**STATED EXERCISE A:**
Locate every line in the rows below that contains the word "farthest" and copy each one. Case counts.

**PROVIDED PASSAGE:**
↓

HOPEFULLY I will be able to give a REAL report tomorrow..the sky is clearing and we have a sweet sunset going on.................this will be my first set of bibs....always been a shorts guy........and I ain't made out of money like some.....


----------



## rosborn (May 10, 2009)

dgasper said:


> and I don't find the Attack Bibs to be a compromise at all. I got the Elites at a going-out-of-business sale. Attack bibs are very nice.


How would you compare the quality between the two - the construction and the chamois? I realize the chamois of the Attack is a lesser grade than that of the Elite but to what degree? Is it equivalent to stepping off a cliff or a curb? Sheesh, I hate to be so concerned about this but $100 ir $100 and when you're unemployed, like I am, that's a lot of money.

Thank you for your response.


----------



## DesnaePhoto (Jun 11, 2009)

Trisports has a 20% off coupon for the next day or two. Can really add up quick. Even applies to backorders.


----------



## dgasper (Sep 1, 2007)

*If I were you,*

I would buy the Attack Bib. I have inspected the chamois and I really don't see a difference (though I take them at their word that there is a difference). The construction of the Attack Bib is different (seams and the like) but they are just as comfortable as the Elites.

↑

**RECORDED DATA:**
↓

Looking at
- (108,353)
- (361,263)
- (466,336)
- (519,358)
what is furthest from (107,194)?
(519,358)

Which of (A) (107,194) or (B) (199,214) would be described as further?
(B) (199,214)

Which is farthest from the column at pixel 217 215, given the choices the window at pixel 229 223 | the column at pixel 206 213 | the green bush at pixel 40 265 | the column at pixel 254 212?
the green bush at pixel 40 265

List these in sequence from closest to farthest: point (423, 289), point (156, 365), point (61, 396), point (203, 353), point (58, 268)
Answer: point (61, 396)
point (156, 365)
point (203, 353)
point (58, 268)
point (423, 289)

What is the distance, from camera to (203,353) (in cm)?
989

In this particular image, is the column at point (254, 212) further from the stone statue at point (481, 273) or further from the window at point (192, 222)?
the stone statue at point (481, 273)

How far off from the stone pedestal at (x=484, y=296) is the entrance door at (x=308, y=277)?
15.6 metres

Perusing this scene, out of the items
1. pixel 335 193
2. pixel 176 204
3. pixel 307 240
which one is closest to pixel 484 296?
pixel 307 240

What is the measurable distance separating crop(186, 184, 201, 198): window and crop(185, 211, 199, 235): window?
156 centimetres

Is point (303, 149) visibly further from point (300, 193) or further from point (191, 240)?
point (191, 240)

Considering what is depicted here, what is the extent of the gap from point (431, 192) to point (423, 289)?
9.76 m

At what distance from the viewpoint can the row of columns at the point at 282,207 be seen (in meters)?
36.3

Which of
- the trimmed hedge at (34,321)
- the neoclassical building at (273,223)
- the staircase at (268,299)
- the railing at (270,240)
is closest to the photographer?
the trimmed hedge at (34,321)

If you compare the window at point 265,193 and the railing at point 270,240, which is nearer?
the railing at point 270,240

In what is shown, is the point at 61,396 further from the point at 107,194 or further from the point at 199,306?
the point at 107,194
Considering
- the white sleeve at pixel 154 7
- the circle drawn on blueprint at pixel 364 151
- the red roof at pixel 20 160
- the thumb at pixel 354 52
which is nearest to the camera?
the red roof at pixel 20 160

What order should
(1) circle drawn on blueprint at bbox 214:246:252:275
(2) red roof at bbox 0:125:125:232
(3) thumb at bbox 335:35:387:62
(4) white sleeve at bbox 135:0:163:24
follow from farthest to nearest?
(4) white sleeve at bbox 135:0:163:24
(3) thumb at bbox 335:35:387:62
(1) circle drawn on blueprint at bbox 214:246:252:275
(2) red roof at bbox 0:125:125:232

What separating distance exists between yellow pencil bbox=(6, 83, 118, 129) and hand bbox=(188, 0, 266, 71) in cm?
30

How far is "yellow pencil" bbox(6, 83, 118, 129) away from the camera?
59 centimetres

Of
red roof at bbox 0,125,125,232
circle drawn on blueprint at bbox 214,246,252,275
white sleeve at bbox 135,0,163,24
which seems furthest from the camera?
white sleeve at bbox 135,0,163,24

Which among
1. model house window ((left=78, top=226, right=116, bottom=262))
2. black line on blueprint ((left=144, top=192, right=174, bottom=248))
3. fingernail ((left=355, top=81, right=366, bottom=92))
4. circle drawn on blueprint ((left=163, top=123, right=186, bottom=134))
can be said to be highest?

↑

**STATED EXERCISE B:**
According to the forum thread, where were the Elites bought?

**EXERCISE ANSWER A:**
Which is farthest from the column at pixel 217 215, given the choices the window at pixel 229 223 | the column at pixel 206 213 | the green bush at pixel 40 265 | the column at pixel 254 212?
List these in sequence from closest to farthest: point (423, 289), point (156, 365), point (61, 396), point (203, 353), point (58, 268)
follow from farthest to nearest?

**EXERCISE ANSWER B:**
At a going-out-of-business sale.